To Hell with All That by Caitlin Flanagan

Author:Caitlin Flanagan [FLANAGAN, CAITLIN]
Language: eng
Format: epub
Tags: FAM000000
ISBN: 9780316186537
Publisher: Little, Brown and Company
Published: 2011-04-30T16:00:00+00:00


PALOMA WORKED from nine to five—a span dictated by our finances, not the number of hours she was willing to work—and for a long time the babies woke up at five every morning. All my life I’ve been a morning person, but during that year I faced the day with a foggy brain, a desperation for sleep, and an emotional weariness that I recognized as depression only many years later. For a four-hour stretch we would sit in the little living room, waiting for Paloma.

First things first: I would switch on MSNBC, feed and change the babies, and put on the teakettle. At last the Today show would begin. I would watch it straight through and with an intensity of which its producers could only have dreamed. I assumed at first that I had developed a newfound interest in cooking tips and money management and the weather. But gradually I came to understand that what I liked was seeing people up and dressed and doing their jobs. Even the crowd outside the studio—a group I had once observed with curiosity from a Manhattan coffee shop, wondering what in the world would inspire anyone to show up for such an exercise—now seemed like industrious, happy people: bundled into parkas, radiating good cheer, ready for a jam-packed day of sightseeing.
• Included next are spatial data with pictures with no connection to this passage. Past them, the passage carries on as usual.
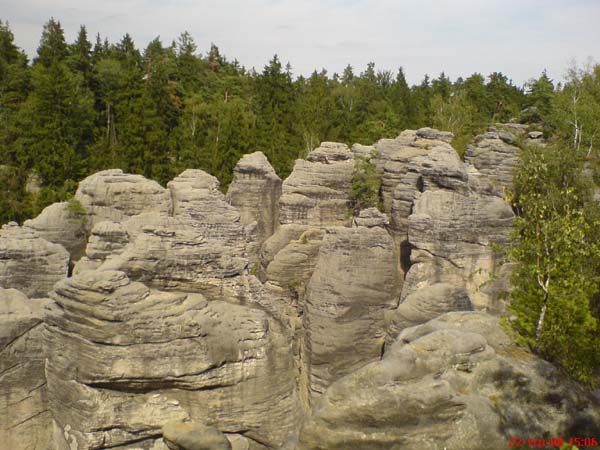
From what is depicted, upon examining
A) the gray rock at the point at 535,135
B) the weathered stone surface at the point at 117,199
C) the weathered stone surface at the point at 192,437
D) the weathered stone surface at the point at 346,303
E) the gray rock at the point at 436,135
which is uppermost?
Answer: the gray rock at the point at 535,135

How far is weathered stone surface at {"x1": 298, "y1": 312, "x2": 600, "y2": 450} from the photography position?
38.4ft

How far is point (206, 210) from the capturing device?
937 inches

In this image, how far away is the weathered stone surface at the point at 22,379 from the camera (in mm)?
16859

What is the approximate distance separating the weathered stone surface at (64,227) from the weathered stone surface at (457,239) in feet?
44.7

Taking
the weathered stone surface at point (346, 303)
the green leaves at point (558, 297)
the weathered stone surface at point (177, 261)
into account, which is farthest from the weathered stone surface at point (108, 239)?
the green leaves at point (558, 297)

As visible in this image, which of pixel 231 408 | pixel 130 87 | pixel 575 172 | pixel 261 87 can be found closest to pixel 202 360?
pixel 231 408

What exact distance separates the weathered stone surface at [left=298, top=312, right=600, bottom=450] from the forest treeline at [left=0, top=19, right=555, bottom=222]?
84.1 ft

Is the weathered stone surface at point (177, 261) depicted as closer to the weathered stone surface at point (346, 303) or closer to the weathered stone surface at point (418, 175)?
the weathered stone surface at point (346, 303)

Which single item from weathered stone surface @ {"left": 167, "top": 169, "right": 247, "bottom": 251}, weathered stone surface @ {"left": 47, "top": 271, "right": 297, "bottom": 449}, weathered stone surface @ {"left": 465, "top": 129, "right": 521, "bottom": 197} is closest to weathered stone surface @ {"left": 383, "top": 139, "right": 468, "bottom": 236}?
weathered stone surface @ {"left": 465, "top": 129, "right": 521, "bottom": 197}

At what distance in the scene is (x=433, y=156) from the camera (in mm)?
25750

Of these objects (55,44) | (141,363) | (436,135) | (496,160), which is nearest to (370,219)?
(436,135)

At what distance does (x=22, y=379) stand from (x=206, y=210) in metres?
9.62

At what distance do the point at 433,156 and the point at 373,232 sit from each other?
5239 mm
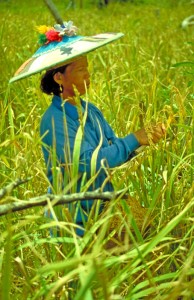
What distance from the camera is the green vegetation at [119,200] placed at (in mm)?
899

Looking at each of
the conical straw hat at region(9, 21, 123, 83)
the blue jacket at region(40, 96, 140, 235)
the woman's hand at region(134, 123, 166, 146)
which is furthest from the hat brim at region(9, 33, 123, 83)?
the woman's hand at region(134, 123, 166, 146)

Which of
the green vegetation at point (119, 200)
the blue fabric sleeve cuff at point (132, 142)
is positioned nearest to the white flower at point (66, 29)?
the green vegetation at point (119, 200)

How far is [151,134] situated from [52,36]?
16.4 inches

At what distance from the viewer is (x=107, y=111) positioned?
224 cm

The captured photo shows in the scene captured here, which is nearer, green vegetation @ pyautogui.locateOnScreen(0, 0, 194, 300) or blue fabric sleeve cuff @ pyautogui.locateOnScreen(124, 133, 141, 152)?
green vegetation @ pyautogui.locateOnScreen(0, 0, 194, 300)

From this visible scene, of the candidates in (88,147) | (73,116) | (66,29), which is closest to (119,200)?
(88,147)

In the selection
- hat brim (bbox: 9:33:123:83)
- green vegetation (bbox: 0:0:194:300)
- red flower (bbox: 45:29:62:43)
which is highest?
red flower (bbox: 45:29:62:43)

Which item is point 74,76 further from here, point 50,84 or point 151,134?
point 151,134

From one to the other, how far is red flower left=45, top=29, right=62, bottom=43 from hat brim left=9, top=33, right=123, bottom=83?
29mm

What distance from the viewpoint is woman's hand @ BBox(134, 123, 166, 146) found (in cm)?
156

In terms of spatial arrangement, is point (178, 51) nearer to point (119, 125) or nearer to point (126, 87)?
point (126, 87)

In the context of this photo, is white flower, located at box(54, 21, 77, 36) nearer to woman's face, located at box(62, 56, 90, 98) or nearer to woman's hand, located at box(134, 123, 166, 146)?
woman's face, located at box(62, 56, 90, 98)

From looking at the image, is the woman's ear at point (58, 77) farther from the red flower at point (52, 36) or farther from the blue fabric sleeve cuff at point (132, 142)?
the blue fabric sleeve cuff at point (132, 142)

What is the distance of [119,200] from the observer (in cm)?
125
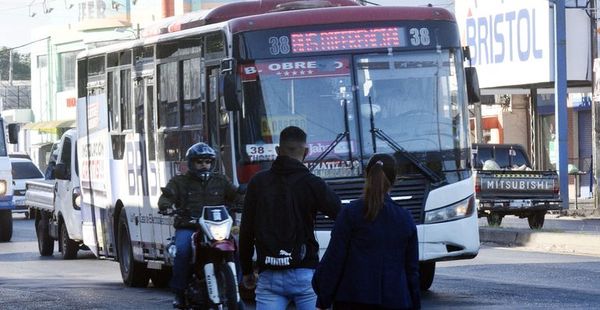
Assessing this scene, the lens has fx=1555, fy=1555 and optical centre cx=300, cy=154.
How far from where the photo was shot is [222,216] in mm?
12688

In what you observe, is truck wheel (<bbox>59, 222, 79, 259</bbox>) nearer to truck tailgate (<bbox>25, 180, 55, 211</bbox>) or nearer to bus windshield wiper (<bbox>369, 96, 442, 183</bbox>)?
truck tailgate (<bbox>25, 180, 55, 211</bbox>)

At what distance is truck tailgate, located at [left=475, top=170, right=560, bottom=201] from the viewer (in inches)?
1163

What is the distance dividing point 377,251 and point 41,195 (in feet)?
66.8

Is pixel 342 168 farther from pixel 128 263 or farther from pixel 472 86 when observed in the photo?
pixel 128 263

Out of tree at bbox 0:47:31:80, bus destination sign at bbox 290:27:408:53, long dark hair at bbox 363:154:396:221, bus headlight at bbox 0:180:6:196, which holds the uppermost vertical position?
tree at bbox 0:47:31:80

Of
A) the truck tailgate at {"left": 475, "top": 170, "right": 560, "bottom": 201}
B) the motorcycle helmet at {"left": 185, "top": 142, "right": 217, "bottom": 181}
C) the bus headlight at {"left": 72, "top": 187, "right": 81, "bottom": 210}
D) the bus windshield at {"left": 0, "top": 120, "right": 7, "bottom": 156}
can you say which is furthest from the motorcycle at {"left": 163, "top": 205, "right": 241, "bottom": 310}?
the bus windshield at {"left": 0, "top": 120, "right": 7, "bottom": 156}

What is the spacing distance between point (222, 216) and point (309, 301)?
3.58 m

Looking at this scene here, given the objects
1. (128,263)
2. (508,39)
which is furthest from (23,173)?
(128,263)

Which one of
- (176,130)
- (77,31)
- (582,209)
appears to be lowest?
(582,209)

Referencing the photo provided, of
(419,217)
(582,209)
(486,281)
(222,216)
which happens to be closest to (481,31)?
(582,209)

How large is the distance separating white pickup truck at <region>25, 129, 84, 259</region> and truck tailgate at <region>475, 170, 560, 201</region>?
318 inches

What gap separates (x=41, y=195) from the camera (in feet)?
89.9

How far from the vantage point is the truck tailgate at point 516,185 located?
29.5m

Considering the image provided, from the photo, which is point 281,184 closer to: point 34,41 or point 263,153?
point 263,153
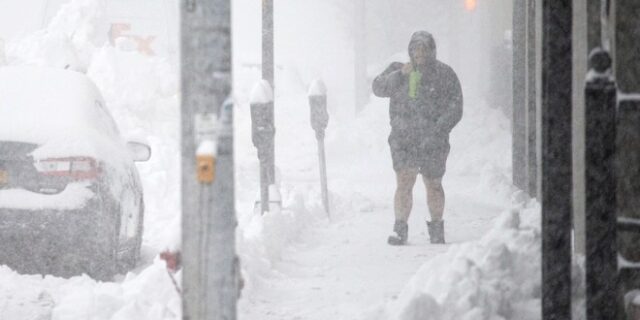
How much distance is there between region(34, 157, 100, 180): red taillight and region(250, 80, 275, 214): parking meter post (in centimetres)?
296

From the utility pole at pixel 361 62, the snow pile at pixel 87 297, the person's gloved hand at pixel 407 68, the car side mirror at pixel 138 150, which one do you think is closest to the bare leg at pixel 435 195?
the person's gloved hand at pixel 407 68

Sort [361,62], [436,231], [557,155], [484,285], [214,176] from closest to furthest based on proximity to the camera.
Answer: [214,176]
[557,155]
[484,285]
[436,231]
[361,62]

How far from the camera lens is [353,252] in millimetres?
8711

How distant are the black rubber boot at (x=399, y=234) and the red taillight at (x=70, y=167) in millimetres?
2873

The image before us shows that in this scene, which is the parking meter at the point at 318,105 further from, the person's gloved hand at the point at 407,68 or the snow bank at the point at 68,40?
the snow bank at the point at 68,40

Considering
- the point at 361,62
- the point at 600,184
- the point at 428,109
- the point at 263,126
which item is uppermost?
the point at 361,62

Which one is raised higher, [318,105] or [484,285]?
[318,105]

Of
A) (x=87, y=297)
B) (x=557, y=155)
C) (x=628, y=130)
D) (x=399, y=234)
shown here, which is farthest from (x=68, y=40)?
(x=557, y=155)

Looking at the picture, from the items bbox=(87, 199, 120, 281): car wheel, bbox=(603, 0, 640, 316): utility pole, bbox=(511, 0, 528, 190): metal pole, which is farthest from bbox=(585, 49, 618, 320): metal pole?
bbox=(511, 0, 528, 190): metal pole

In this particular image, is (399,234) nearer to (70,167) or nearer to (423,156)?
(423,156)

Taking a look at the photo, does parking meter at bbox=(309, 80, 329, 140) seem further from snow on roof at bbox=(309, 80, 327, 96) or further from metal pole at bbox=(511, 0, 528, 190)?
metal pole at bbox=(511, 0, 528, 190)

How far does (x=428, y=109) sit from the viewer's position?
8609mm

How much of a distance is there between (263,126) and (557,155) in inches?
215

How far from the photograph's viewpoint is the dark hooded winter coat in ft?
28.2
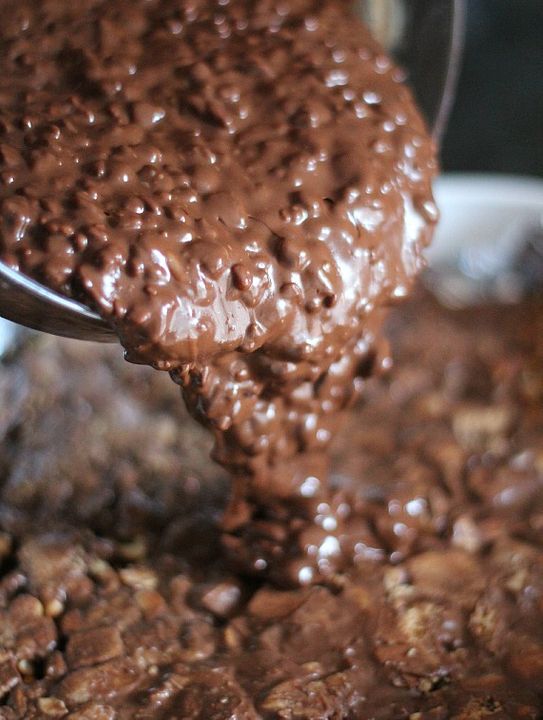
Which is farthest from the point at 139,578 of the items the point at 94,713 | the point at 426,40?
the point at 426,40

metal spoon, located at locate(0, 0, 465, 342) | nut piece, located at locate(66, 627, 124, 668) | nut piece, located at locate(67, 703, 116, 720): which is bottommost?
nut piece, located at locate(66, 627, 124, 668)

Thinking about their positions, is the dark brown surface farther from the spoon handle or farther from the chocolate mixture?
the spoon handle

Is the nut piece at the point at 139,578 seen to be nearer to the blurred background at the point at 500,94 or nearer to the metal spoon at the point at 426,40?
the metal spoon at the point at 426,40

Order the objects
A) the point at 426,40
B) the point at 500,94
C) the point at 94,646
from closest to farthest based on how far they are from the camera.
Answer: the point at 94,646, the point at 426,40, the point at 500,94

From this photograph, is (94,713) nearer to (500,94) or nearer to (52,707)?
(52,707)

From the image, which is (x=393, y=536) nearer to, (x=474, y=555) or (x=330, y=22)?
(x=474, y=555)

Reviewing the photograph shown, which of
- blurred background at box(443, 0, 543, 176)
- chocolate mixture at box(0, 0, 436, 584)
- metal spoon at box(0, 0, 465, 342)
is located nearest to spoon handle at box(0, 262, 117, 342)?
chocolate mixture at box(0, 0, 436, 584)

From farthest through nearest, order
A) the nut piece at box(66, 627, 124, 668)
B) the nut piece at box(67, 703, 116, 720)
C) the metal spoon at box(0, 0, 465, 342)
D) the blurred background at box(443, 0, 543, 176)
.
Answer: the blurred background at box(443, 0, 543, 176) < the metal spoon at box(0, 0, 465, 342) < the nut piece at box(66, 627, 124, 668) < the nut piece at box(67, 703, 116, 720)
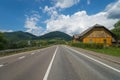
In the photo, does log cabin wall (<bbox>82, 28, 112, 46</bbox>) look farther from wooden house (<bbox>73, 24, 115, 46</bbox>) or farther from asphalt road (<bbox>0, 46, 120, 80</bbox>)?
asphalt road (<bbox>0, 46, 120, 80</bbox>)

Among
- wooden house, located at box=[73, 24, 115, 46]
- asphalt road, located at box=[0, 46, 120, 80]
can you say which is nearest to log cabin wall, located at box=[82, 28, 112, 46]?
wooden house, located at box=[73, 24, 115, 46]

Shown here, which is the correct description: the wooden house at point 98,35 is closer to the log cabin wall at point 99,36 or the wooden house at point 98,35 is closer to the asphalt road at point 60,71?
the log cabin wall at point 99,36

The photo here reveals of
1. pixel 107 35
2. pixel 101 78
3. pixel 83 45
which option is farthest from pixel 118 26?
pixel 101 78

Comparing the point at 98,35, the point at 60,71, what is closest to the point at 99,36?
the point at 98,35

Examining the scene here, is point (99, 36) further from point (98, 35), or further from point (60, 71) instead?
point (60, 71)

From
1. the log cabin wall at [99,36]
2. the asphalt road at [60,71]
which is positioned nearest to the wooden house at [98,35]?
the log cabin wall at [99,36]

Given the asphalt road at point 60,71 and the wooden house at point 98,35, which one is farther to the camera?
the wooden house at point 98,35

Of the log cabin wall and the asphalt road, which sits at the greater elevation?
the log cabin wall

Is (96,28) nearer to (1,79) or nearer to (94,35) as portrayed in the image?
(94,35)

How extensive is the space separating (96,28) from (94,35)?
2.47m

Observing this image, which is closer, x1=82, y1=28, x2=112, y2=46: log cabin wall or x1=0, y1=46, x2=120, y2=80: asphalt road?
x1=0, y1=46, x2=120, y2=80: asphalt road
They had important roles to fill in the early hours: they were New York tourists. They didn’t want to miss a thing. Back in the apartment, midway through what the hosts called “the seven-o’clock hour,” a weak light would begin to fill the living room, illuminating the stains on the carpet. Sometimes I realized we had to get out of there.

Staging the prison break—something Paloma achieved twice a day, always without a moment’s trepidation—was arduous. I had to get myself dressed and then get the boys dressed. Immediately one of them would need a clean diaper or drop off into a deep, unscheduled sleep, throwing the whole enterprise into question: maybe his brother would fall asleep, too, and then I could sleep? Many such missions were aborted on this hope, always unrealized. If we pushed on, I would race down the stairs to the porch and set up the double stroller, frantic with anxiety: were the unattended babies turning on the stove or diving headfirst into the toilet? Then I would race up and get one boy, bring him to the stroller and strap him in, race up for his brother (more anxiety: was the boy on the porch being set upon by pit bulls or kidnappers?), and get him squared away in the stroller.

And then—suddenly—we were free.

On our own, out of the terrible apartment. We were like the Today show tourists: up and dressed and eager for adventure. The very second I wheeled the huge stroller around and headed down the path toward the sidewalk, I would begin to cheer up. The oppressive apartment, the yammer and glow of the television, were behind us. In my memory of the time it was always winter, cold and fogged in.